**TASK DESCRIPTION:**
Once you find the line below that has "Фото Новинки Резинка", output it and every line after it exactly, stopping after the line that has "Дамска чанта S.Oliver, Цвят", with no pictures.

**RECORD EXTRACTS:**
....................
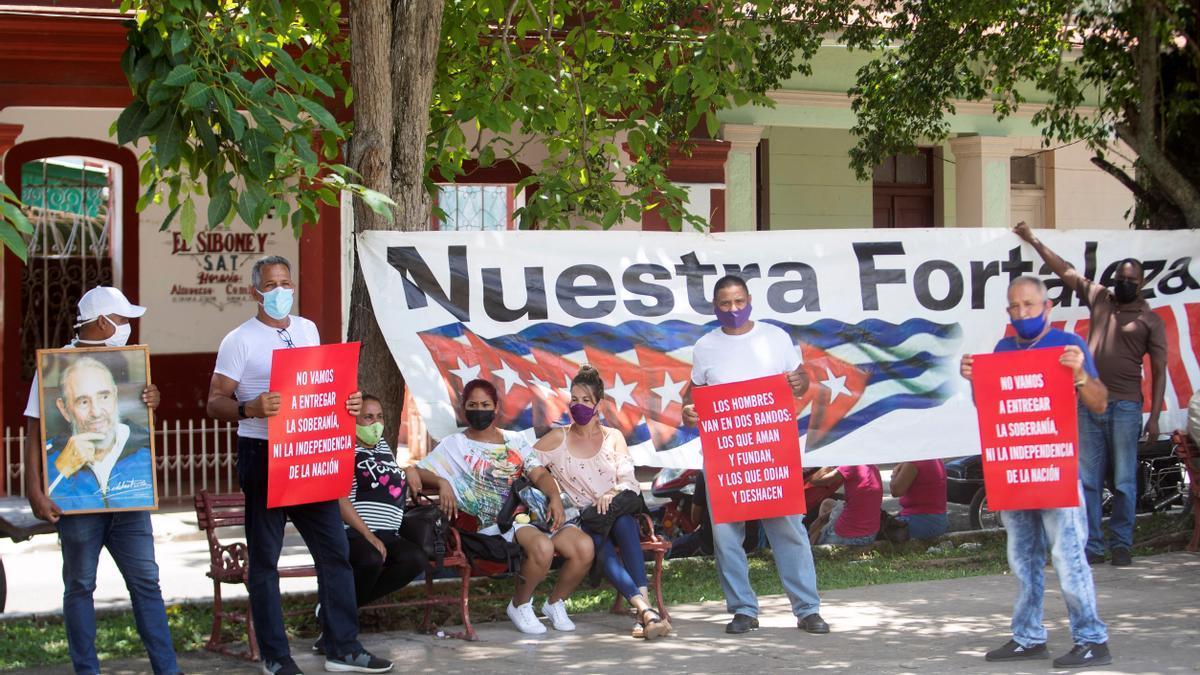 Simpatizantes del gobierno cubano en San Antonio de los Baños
....................
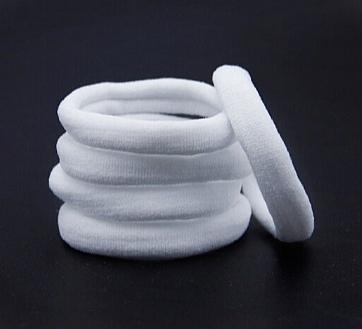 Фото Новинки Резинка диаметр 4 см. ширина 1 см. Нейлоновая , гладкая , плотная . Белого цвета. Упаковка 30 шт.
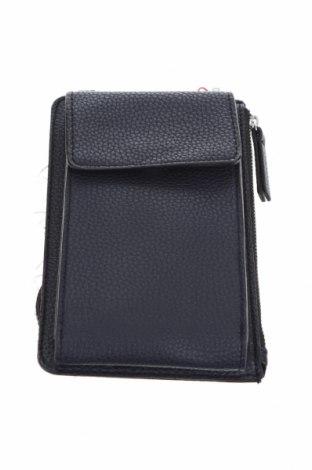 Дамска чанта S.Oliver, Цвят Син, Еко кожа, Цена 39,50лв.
....................
**EXERCISE OUTPUT:**
 Фото Новинки Резинка диаметр 4 см. ширина 1 см. Нейлоновая , гладкая , плотная . Белого цвета. Упаковка 30 шт.
 Дамска чанта S.Oliver, Цвят Син, Еко кожа, Цена 39,50лв.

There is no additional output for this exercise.